Refirió que actualmente las empresas responsables deben atender como prioridad el tema de la sustentabilidad bajo el mejor manejo y aprovechamiento del recurso, y no solamente considerar el volumen de extracción del mismo.

Señaló que en los últimos tres años México a limitando sus capturas a cinco mil toneladas cumpliendo cabalmente con las recomendaciones de la Comisión Interamericana del Atún Tropical (CIAT), y que la nueva resolución en donde se determinó una nueva reducción a tres mil toneladas para la temporada 2015, corresponde a una medida extraordinaria para la recuperación de la especie y deberá respetarse como en años anteriores.

Resaltó que México es el único país que cuenta con un programa permanente de observadores a bordo de los barcos que generan los registros de captura del 100% de los viajes.

Agregó que  la Comisión Nacional de Acuacultura y Pesca (Conapesca), que encabeza Mario Aguilar Sánchez, implementará un nuevo sistema de información y trazabilidad, desde la captura hasta la cosecha, que permitirá controlar y estimar las toneladas que se extraen del mar tanto en piezas como en tallas, tal y como lo sugiere la última resolución de la CIAT.

El ingeniero Benito Sarmiento con dos atunes aleta azul listos para su venta (Cortesía)
El ingeniero Benito Sarmiento con dos atunes aleta azul listos para su venta (Cortesía)

“En México y en específico en Ensenada, como empresa líder de los Ranchos Atuneros, en los últimos 5 años hemos tenido que reestructurar nuestra industria y estrategias de acuerdo a la disponibilidad del recurso y las necesidades del mercado” indicó.

En Baja Aqua Farms, dijo, establecimos un modelo de engorda a largo plazo que nos ha permitido desarrollar los recursos humanos y la infraestructura necesaria para nuestra actividad; además usamos nuevas tecnologías para ser más eficientes y estamos invirtiendo y apoyando permanentemente la investigación científica sobre la especie.

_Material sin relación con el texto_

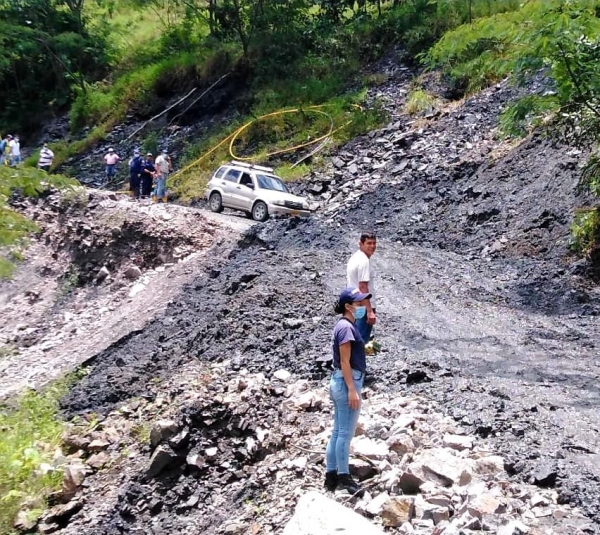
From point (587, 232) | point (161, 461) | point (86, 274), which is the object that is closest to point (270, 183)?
point (86, 274)

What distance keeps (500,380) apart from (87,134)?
3171 cm

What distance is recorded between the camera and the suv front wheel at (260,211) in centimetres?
2031

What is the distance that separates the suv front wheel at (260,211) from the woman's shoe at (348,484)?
1461cm

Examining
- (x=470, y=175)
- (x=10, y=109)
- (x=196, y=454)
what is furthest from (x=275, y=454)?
(x=10, y=109)

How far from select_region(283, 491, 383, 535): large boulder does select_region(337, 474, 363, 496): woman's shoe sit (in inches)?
23.3

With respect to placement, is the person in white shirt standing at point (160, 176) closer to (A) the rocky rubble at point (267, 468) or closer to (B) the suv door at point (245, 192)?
(B) the suv door at point (245, 192)

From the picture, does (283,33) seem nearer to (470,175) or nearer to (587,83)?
(470,175)

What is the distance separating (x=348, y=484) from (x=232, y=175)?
16.3 m

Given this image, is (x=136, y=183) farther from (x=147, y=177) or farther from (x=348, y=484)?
(x=348, y=484)

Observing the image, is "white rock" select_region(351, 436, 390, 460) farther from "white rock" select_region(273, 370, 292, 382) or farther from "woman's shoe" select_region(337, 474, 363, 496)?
"white rock" select_region(273, 370, 292, 382)

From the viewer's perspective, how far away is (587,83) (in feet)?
39.1

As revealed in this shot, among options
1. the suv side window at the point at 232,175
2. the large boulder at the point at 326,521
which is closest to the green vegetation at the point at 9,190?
the large boulder at the point at 326,521

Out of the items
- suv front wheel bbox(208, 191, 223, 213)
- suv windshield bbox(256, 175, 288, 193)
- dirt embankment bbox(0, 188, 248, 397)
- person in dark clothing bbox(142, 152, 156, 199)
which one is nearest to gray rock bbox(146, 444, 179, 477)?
dirt embankment bbox(0, 188, 248, 397)

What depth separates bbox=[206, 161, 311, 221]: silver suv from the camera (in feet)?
66.4
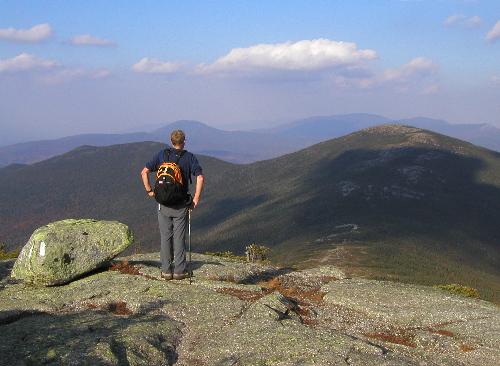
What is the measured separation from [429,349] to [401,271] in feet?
592

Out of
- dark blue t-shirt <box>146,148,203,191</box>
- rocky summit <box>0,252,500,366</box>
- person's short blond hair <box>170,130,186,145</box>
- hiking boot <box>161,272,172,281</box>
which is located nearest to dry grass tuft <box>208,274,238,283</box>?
rocky summit <box>0,252,500,366</box>

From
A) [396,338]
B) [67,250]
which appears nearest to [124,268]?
[67,250]

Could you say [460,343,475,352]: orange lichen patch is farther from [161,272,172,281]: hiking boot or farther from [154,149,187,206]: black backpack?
[161,272,172,281]: hiking boot

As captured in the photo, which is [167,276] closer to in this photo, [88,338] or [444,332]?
[88,338]

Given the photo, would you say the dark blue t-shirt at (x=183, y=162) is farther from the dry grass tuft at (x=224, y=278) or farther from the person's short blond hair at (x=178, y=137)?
the dry grass tuft at (x=224, y=278)

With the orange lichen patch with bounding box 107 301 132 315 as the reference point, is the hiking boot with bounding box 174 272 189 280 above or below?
above

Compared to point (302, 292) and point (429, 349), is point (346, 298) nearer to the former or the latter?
point (302, 292)

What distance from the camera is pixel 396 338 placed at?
17.3 metres

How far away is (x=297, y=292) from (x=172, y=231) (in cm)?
724

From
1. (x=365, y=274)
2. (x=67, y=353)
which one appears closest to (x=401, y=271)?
(x=365, y=274)

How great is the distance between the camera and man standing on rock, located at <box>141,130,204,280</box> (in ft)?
63.6

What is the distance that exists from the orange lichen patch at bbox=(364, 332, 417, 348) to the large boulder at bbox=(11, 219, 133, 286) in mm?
12197

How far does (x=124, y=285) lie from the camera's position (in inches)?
802

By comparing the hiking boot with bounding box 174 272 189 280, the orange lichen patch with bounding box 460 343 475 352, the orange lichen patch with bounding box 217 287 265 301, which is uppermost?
the hiking boot with bounding box 174 272 189 280
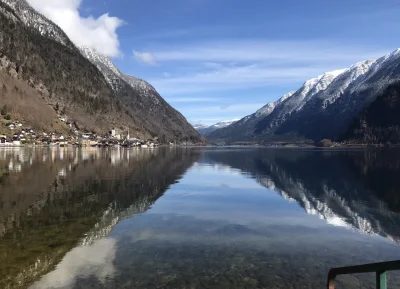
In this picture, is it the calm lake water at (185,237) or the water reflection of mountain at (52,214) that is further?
the water reflection of mountain at (52,214)

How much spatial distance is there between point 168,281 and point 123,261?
412 centimetres

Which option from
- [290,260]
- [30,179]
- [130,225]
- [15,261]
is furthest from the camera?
[30,179]

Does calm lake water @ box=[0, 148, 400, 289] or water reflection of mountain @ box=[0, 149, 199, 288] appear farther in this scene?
water reflection of mountain @ box=[0, 149, 199, 288]

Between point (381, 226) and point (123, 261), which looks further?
point (381, 226)

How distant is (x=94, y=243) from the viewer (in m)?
25.7

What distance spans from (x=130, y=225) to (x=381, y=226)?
72.4 ft

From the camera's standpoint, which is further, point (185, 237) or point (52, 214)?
point (52, 214)

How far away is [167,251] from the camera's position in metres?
24.4

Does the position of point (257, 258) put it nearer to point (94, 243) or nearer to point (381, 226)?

Consideró que México ha demostrado un gran sentido de responsabilidad al adoptar las recomendaciones internacionales sobre las medidas de conservación para ésta y otras especies, como recientemente lo hizo el Presidente de la República, Enrique Peña Nieto, al poner en marcha una estrategia integral en el Alto Golfo de  California para la recuperación de la Vaquita Marina y así evitar su extinción.

Resaltó que los retos que enfrenta la pesquería del Atún Aleta Azul a nivel mundial, deben de encararse de manera responsable ya que un 85% del impacto de captura sobre este recurso se genera principalmente en Asia, y solamente el 15% en América, ya que la distribución del atún aleta azul ocurre a todo lo ancho del Pacifico Norte.

Para la sustentabilidad de la pesquería, dijo que es indispensable establecer un plan para la recuperación de la biomasa en todo el rango de su distribución y edades de los atunes del Pacífico Norte Occidental, y no sólo en el Pacífico Oriental donde opera nuestra pesquería.

Puntualizó que la industria atunera mexicana debe trabajar de manera coordinada con Conapesca, con el Instituto Nacional de Pesca y Acuacultura (Inapesca), con la CIAT y las organizaciones no gubernamentales para definir criterios e implementar las medidas de manejo y aprovechamiento en el corto, mediano y largo plazo, que permitan dar certidumbre a la industria pesquera y de la maricultura para desarrollar nuevos proyectos de inversión y fortalecer los existentes.